*Aim*
Convert the part of the records that opens with the line containing "Out of the items" and closes at the end of the records into a Markdown table with the columns Row and Line, leaving out blank lines. Include nothing outside that part.
────────────────────────────────────────
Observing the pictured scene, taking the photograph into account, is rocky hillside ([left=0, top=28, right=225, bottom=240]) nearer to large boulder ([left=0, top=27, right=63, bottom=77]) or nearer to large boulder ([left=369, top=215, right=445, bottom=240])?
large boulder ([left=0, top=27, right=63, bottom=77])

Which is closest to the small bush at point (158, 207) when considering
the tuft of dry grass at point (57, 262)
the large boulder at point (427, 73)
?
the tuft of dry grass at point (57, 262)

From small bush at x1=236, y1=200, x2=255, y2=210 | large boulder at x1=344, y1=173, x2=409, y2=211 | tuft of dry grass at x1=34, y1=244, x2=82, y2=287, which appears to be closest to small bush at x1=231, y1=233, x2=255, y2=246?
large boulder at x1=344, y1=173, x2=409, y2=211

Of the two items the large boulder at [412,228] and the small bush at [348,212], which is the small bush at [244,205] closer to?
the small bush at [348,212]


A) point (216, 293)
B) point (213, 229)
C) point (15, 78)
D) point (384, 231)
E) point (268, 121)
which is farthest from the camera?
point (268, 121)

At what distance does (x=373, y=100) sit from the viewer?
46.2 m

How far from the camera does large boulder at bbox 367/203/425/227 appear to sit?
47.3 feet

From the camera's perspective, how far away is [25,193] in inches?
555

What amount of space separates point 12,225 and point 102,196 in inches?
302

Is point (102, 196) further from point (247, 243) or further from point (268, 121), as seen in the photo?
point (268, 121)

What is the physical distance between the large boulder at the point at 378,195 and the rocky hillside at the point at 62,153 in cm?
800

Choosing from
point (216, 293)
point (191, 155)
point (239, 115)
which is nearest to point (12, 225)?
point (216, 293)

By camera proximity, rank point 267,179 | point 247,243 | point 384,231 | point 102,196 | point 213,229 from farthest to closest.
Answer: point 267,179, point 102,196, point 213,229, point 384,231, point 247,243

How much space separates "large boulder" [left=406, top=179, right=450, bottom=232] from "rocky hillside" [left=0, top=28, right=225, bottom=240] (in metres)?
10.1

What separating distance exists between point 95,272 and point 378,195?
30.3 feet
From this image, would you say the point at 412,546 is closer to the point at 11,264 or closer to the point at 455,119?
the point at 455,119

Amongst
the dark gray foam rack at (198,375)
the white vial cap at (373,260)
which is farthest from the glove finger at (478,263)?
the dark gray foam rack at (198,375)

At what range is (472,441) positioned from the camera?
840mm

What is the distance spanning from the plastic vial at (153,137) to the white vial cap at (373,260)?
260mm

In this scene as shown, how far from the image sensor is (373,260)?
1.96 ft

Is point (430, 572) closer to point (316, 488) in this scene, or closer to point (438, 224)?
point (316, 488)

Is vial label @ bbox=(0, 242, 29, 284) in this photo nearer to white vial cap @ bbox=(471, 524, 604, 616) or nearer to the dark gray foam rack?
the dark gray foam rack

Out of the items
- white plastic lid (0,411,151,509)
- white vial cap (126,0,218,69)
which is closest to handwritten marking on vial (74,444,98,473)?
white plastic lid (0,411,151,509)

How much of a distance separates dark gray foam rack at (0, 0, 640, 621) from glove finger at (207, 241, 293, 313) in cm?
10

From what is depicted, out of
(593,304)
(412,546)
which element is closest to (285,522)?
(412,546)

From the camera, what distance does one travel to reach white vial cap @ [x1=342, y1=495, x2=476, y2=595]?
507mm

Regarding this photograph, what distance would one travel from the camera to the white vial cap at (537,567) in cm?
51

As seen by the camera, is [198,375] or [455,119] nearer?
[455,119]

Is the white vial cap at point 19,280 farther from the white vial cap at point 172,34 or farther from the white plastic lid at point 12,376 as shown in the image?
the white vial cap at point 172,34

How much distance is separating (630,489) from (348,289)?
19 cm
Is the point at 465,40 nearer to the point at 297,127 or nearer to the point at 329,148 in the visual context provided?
────────────────────────────────────────
*Solved problem*
| Row | Line |
|---|---|
| 1 | Out of the items |
| 2 | - white plastic lid (0,411,151,509) |
| 3 | - white vial cap (126,0,218,69) |
| 4 | which is closest to handwritten marking on vial (74,444,98,473)? |
| 5 | white plastic lid (0,411,151,509) |
| 6 | How much of a distance separates dark gray foam rack at (0, 0, 640, 621) from glove finger at (207, 241, 293, 313) in cm? |
| 7 | 10 |
| 8 | From what is depicted, out of |
| 9 | (593,304) |
| 10 | (412,546) |
| 11 | which element is closest to (285,522)? |
| 12 | (412,546) |
| 13 | From the camera, what distance does one travel to reach white vial cap @ [x1=342, y1=495, x2=476, y2=595]? |
| 14 | 507mm |
| 15 | Regarding this photograph, what distance would one travel from the camera to the white vial cap at (537,567) in cm? |
| 16 | 51 |
| 17 | As seen by the camera, is [198,375] or [455,119] nearer? |
| 18 | [455,119] |
| 19 | Is the white vial cap at point 19,280 farther from the white vial cap at point 172,34 or farther from the white plastic lid at point 12,376 as shown in the image? |
| 20 | the white vial cap at point 172,34 |
| 21 | How much distance is separating (630,489) from (348,289)? |
| 22 | 19 cm |
| 23 | Is the point at 465,40 nearer to the point at 297,127 or nearer to the point at 329,148 in the visual context provided? |